═════ Quoted text ═════

In the Press
June 2, 2008 (yup, 2 years ago!)This in another “in the press” week for Jessie. A radio interview about the upcoming Propeller Dance performance at the National Arts Centre 4th Stage and a TV interview. Propeller Dance is one of the performing groups that Jessie belongs to (the other being Dandelion Dance Company). Propeller is an all-abilities/integrated dance company that includes persons with a wide range of abilities—including those with intellectual and physical disabilities)
Jessie has had her fair share of press, when I look back at it, for all her dancing and performing, and she has an uncanny ability to speak about what moves her. I forget, sometimes, just how articulate she can be. There is a proud Mom factor here, but also, when I step back, a wonder at what she reveals. That she speaks from the heart and somehow finds the words to express her joy and her intention. She blows interviewers away and absolutely loves the attention.
The Mom Factor
The Mom factor here tries to deflate her getting too used to it. But also needs to step back to let her enjoy the limelight and remember that as others listen to her, she is breaking down barriers and opening doors for all people with disabilities. She speaks from the heart, and when others listen they stop and wonder at all the spirit and understanding that exists in her heart and head and maybe, just maybe, stop to think about their preconceptions about persons with intellectual disabilities. There is so much there for us to learn from. Jessie is just one voice (of all the voices that we tend to discount), and maybe her voice opens up doors for other voices to be heard.
The Circle Widens . . .
. . . and Jessie is on a high, even this morning as she gets ready for school. I drove her this morning, because she was late and because she has another performance tonight. And in the car she smiled and said “I am so excited about tonight!” Another performance would just exhaust me. But she is excited! That performing part of her certainly comes from Dan, not me! And she just exudes life on stage. And joy and a certain generosity of spirit that catapults energy across the stage and out into the audience. Tonight she and the group perform Underground Wonder —a piece that she has choreographed and I am looking forward to seeing that. In her own words, “it’s about living in darkness underground, caught in the cold and the snow and then breaking free so each of our colours, our beingness can emerge and greet the world.” She does go deep sometimes!

═════ Information provided ═════

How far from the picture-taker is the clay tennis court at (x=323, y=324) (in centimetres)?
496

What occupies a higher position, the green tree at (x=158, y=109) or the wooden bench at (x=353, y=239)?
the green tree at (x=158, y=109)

═════

Directions:
(a) According to the post about Jessie's dancing, what is the name of the piece that she choreographed and will perform with the group tonight?
(b) State whether each statement agrees with the post about Jessie's dancing, answering yes or no and quoting the words of the post that decide it.
(i) Propeller Dance is the only performing group to which Jessie belongs.
(ii) The writer drove Jessie to school that morning.
(iii) Jessie's love of performing comes from Dan.
(c) Continue the post about Jessie's dancing from its final sentence.

Answers to each task:
(a) Underground Wonder

(b)
(i) No: "Propeller Dance is one of the performing groups that Jessie belongs to (the other being Dandelion Dance Company)."
(ii) Yes: "I drove her this morning, because she was late and because she has another performance tonight."
(iii) Yes: "That performing part of her certainly comes from Dan, not me!"

(c)
Opening Up Vistas . . . Painting with a New Palette
The Propeller Dance performing group has opened up vistas for her and has given her a space to work with other performers and to create and to perform from her inner sense of joy. For me, the Propeller Dance classes and performing group has opened up a whole area of my heart that makes me look at the world differently.
It also generates a measure of anger, when I look at what an amazing performer she is and how much that is her passion and how the “regular” channels (school) cannot shift the elitist attitude that constricts what is valued to only those who fall into the “established” palette of value. While drama has always been a strength for Jessie, she was not allowed to apply to the high school for the arts (we don’t take kids like her—i.e., kids with an intellectual disability), nor was she allowed to apply for the drama focus program at her own high school —because she didn’t have university or college level English (one of the prerequisites).
What then, or how then, do we foster the passion and strengths of each of our students? And in the arts, of all places, where seeing and being outside the box is often the norm and the place from which many create? This continues to frustrate me, although you think I’d be able to let it go. I can’t, for some reason. BUT, am so grateful for all the opportunities outside school that the community offers for individuals like Jessie and others who don’t fit the mould. She is also lucky to be living at this time and in this place where new arts groups and opportunities are growing and where the wider community is opening up and making room for artistic expression for those with disabilities, who in turn are changing the environment in which we all create.
Connecting to Our Deeper Selves
We connect to our deeper selves through art and performance. To a deep sense of love and laughter and joy and pain. To a celebration of just breathing, of turning in a chair and flying with our arms through the woven ties that sometimes bind us to the ground and to each other and, if we watch and listen with our hearts, to a certain freedom that allows us to fly beyond the lies and the pretences.
Okay. Then there is the other side of our experience. This part tells you that it is all about people. Tis people, tis people, tis people. Jessie also loves to sing. She is a wonderful performer on that front as well. But she cannot, and I mean this seriously, with all the love that a mother has, she cannot sing on key and only recently has managed to keep a beat. By her own admission (through tears, when listening to a tape she made with friends) “why does my voice sound so wrong when theirs is so right?).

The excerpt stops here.